The documentary compiles videos and images from over fifteen years of behind-the-scenes footage. The viewer gets an inside view of everything from location scouting and casting to post-production and printing. Crewdson spent four years in western Massachusetts shooting this latest series of work, Beneath the Roses. In the film, he confesses that he doesn’t know why he is drawn to these small towns, but he keeps on returning. Crewdson’s compulsion mirrors that of the film Close Encounters of the Third Kind, which he lists as a major influence in his work. In the film, characters find themselves drawn to Devil’s Tower. These people, who have never even seen this mountain, find themselves constructing versions of it with their food or in their yards. This shared urge or emotion is inherent in Crewdson’s images.

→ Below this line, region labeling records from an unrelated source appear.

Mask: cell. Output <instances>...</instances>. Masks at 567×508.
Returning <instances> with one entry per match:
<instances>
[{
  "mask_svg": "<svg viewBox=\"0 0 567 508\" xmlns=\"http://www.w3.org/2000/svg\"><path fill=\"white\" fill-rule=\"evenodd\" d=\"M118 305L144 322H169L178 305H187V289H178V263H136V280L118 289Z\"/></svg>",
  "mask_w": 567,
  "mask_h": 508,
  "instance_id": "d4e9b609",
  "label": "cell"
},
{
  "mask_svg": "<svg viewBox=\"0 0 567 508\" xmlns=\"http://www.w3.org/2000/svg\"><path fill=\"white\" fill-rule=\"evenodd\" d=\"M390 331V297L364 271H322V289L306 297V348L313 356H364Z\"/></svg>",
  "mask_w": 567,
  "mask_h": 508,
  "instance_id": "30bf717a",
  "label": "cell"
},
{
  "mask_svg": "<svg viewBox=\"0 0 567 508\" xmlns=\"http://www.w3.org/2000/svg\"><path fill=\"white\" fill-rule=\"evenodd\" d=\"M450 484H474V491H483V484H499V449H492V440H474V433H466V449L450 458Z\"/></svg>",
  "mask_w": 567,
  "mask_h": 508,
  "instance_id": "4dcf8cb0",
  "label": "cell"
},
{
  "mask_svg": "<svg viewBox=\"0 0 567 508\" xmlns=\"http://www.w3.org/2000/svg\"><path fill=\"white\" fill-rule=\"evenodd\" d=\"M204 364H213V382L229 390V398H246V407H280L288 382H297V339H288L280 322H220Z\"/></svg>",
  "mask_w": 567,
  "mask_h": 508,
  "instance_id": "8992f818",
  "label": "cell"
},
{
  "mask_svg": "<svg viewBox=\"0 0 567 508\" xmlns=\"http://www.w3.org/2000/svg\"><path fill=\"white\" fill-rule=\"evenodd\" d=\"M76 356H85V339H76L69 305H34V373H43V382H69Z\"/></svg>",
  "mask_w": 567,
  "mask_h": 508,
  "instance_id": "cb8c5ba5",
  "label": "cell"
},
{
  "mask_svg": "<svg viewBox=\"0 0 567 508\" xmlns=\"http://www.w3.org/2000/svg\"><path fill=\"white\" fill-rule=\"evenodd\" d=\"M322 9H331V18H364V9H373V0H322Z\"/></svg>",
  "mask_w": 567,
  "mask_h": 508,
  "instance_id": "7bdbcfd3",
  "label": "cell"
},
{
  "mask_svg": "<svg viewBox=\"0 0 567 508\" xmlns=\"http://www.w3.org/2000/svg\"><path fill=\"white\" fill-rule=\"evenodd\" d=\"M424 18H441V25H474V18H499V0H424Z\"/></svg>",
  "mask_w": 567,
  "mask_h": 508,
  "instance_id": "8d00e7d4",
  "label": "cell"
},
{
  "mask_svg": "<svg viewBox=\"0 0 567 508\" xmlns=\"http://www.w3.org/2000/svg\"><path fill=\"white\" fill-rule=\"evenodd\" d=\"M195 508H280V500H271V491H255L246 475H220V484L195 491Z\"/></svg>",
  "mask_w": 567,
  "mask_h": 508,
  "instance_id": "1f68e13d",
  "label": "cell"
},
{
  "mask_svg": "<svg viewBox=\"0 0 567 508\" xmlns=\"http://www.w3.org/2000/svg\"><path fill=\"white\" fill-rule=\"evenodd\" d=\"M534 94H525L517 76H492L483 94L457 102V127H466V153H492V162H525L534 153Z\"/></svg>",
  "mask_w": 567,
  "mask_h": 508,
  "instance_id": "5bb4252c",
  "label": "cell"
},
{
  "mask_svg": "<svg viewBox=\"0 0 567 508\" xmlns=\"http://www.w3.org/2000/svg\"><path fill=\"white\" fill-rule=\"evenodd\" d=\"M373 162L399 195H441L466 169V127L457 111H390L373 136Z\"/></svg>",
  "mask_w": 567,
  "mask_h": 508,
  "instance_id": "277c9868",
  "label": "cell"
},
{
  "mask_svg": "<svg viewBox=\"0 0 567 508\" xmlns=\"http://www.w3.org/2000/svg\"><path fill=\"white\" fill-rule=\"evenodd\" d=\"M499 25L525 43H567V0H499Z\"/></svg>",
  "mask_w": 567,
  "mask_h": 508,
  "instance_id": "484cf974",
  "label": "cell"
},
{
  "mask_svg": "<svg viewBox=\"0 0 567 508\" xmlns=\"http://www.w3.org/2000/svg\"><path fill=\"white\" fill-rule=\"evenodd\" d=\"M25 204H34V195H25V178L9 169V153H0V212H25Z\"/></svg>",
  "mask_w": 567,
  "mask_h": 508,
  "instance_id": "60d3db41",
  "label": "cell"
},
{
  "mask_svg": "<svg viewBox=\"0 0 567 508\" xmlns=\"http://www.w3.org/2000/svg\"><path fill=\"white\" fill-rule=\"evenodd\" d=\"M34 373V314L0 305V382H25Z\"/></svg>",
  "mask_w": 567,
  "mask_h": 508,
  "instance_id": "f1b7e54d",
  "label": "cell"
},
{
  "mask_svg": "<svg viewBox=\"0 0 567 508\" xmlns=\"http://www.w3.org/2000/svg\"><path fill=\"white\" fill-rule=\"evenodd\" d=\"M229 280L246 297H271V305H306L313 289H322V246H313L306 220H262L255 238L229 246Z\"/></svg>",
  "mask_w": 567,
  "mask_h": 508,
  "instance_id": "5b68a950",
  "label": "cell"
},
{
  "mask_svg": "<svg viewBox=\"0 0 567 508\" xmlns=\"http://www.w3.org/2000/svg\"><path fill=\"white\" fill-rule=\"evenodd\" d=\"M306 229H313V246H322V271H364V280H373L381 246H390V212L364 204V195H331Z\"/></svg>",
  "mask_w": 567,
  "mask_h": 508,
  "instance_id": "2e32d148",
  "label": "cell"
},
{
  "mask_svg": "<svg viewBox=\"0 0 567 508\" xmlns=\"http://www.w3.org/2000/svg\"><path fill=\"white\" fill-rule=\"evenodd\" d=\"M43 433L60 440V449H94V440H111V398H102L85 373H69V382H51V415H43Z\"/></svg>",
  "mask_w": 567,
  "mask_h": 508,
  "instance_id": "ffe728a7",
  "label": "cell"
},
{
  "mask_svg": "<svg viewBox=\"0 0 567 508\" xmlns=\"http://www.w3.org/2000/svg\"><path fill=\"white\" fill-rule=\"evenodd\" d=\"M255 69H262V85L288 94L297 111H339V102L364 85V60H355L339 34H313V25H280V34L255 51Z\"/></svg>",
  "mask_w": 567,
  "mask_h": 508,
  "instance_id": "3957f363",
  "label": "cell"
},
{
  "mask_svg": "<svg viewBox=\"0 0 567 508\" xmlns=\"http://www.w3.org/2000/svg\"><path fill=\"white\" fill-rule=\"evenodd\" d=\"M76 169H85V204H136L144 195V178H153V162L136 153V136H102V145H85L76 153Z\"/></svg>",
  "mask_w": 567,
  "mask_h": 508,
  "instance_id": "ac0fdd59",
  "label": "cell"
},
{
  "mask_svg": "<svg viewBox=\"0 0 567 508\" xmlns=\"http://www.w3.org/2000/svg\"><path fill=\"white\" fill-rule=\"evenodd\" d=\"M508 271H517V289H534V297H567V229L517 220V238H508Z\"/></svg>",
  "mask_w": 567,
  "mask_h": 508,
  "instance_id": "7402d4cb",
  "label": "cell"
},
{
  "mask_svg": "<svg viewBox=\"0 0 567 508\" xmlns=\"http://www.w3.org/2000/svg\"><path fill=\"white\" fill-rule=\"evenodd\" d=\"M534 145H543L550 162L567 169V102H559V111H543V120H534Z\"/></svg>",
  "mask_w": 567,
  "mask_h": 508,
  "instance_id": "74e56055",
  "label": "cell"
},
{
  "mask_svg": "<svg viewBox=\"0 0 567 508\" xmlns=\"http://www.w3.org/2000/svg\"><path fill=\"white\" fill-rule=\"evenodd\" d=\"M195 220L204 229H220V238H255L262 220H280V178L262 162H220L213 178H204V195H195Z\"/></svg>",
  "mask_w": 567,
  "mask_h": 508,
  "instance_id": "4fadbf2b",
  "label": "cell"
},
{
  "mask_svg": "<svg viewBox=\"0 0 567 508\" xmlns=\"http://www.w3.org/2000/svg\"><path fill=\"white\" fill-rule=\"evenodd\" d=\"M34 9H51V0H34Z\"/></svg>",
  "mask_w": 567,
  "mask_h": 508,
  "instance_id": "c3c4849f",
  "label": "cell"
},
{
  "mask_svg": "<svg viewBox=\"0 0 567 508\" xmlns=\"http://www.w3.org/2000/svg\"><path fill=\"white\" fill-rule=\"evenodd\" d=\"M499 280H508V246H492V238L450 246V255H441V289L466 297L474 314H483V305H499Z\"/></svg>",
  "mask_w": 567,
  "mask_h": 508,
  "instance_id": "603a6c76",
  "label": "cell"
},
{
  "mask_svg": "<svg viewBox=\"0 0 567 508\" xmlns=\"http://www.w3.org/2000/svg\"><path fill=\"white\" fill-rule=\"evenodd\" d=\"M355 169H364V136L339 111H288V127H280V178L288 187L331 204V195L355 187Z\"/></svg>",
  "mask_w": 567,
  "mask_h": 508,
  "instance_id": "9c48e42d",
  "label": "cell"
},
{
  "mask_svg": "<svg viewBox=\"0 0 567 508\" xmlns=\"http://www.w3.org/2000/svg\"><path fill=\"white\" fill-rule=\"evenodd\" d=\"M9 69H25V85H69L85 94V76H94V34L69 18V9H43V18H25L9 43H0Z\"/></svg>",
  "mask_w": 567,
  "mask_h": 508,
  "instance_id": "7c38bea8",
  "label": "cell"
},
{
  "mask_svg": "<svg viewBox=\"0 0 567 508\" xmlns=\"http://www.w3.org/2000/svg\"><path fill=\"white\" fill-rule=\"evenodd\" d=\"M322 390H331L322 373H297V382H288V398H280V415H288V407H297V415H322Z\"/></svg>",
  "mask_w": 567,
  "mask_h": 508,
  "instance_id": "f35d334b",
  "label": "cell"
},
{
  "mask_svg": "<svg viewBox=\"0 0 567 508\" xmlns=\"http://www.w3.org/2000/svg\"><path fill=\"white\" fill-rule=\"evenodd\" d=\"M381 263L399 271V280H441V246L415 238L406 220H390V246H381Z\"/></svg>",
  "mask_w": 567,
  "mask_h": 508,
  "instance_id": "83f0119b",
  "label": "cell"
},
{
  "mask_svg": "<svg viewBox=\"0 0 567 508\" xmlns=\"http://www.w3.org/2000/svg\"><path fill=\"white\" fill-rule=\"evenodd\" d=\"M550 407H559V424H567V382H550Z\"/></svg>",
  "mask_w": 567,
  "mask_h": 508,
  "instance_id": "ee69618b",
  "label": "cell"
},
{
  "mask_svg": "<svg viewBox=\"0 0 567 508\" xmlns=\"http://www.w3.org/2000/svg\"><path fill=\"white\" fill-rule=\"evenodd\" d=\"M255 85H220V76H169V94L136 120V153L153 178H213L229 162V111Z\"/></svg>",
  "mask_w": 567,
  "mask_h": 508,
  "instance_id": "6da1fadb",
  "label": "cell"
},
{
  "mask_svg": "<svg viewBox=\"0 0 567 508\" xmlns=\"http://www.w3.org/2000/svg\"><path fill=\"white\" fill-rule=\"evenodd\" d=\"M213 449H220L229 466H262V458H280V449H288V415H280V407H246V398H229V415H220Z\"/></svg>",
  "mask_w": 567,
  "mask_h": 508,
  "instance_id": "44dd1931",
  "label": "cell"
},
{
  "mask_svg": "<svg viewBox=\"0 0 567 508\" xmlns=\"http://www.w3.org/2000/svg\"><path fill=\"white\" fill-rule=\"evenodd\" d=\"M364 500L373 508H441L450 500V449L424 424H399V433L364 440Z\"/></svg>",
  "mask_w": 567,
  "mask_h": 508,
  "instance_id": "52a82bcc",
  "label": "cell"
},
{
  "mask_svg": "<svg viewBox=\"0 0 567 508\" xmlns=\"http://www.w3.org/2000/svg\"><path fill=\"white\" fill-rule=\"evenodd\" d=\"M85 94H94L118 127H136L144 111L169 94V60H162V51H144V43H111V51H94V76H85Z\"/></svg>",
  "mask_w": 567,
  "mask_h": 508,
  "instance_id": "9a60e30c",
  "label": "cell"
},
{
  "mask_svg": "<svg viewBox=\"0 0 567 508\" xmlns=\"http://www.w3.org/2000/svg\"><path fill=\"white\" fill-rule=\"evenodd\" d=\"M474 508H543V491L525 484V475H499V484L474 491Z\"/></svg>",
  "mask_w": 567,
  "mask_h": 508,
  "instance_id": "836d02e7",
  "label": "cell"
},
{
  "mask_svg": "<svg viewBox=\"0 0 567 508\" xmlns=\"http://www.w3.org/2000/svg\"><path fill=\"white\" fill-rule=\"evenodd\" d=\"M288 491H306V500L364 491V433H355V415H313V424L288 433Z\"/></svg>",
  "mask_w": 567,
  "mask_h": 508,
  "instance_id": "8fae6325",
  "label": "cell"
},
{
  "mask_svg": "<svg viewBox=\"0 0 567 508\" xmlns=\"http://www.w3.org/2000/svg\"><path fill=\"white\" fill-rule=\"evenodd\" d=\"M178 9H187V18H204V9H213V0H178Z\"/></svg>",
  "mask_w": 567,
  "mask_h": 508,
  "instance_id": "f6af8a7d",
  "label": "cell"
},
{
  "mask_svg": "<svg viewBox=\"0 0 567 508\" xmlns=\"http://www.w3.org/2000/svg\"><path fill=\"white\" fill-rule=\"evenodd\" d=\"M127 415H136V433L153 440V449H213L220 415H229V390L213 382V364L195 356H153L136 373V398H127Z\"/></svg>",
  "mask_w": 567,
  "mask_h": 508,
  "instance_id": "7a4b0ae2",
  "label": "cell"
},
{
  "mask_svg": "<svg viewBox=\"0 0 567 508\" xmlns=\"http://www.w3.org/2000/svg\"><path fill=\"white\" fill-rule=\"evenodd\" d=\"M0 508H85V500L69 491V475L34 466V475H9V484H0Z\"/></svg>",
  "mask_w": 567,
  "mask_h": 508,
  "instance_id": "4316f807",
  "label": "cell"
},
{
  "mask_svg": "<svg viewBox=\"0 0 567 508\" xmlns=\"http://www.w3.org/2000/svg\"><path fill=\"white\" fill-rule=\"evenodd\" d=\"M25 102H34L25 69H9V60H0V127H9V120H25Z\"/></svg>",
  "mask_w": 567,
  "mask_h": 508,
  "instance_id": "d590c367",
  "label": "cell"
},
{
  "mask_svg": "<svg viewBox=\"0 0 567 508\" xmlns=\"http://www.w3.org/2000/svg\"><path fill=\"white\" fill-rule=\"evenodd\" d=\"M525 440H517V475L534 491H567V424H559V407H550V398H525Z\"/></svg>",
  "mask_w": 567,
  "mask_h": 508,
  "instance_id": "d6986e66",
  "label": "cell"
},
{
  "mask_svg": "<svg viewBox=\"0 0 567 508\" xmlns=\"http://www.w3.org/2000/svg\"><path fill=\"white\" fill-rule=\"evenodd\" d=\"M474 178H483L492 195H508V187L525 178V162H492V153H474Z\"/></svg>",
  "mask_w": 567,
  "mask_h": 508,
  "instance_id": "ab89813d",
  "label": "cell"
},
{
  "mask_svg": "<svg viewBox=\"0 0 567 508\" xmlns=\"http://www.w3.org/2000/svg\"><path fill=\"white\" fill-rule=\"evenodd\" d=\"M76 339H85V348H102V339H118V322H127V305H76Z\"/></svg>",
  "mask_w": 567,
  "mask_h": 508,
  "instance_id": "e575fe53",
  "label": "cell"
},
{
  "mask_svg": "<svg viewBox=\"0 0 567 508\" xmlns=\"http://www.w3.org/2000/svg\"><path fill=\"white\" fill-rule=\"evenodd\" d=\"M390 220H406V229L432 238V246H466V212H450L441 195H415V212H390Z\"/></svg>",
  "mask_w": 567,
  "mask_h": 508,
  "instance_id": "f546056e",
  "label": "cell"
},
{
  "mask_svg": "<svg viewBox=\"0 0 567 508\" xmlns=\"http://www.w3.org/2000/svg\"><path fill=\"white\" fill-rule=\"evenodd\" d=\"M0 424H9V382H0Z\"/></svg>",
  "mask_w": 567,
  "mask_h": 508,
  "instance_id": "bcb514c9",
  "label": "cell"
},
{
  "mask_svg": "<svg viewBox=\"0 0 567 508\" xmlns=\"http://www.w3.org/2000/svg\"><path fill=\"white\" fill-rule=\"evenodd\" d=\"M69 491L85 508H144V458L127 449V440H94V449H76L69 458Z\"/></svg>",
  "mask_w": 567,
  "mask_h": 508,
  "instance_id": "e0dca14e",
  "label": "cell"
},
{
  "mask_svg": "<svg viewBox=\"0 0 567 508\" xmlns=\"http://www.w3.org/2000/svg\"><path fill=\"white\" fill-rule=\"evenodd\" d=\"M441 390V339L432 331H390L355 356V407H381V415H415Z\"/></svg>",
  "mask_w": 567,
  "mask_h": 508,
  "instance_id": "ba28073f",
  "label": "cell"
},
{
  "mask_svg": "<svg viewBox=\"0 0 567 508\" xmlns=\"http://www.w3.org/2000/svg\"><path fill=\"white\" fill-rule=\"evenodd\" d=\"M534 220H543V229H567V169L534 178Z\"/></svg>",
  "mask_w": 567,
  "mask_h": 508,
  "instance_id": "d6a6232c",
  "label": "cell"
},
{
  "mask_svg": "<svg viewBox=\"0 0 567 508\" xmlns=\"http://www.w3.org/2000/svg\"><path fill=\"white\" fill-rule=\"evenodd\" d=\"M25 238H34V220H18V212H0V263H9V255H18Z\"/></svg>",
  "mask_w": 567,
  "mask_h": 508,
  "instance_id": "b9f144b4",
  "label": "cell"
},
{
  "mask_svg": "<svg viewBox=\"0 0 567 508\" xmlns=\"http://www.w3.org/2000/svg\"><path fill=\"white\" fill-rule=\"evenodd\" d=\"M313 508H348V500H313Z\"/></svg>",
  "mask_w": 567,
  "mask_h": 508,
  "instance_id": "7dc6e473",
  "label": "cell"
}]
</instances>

While I can’t quite put it into words, I feel it when I look at his images. I am eight years old, alone on a summer night, filled with wonder and fear. I am fifteen and heartbroken, walking the streets after the rain. There is something so primal and nostalgic in his images that anyone who has grown up in America can relate to. Arguing about Crewdson’s role, to me, seems like a moot point. I don’t care what he calls himself. I just want him to continue to cater to his compulsions, because the result is nothing short of pure genius.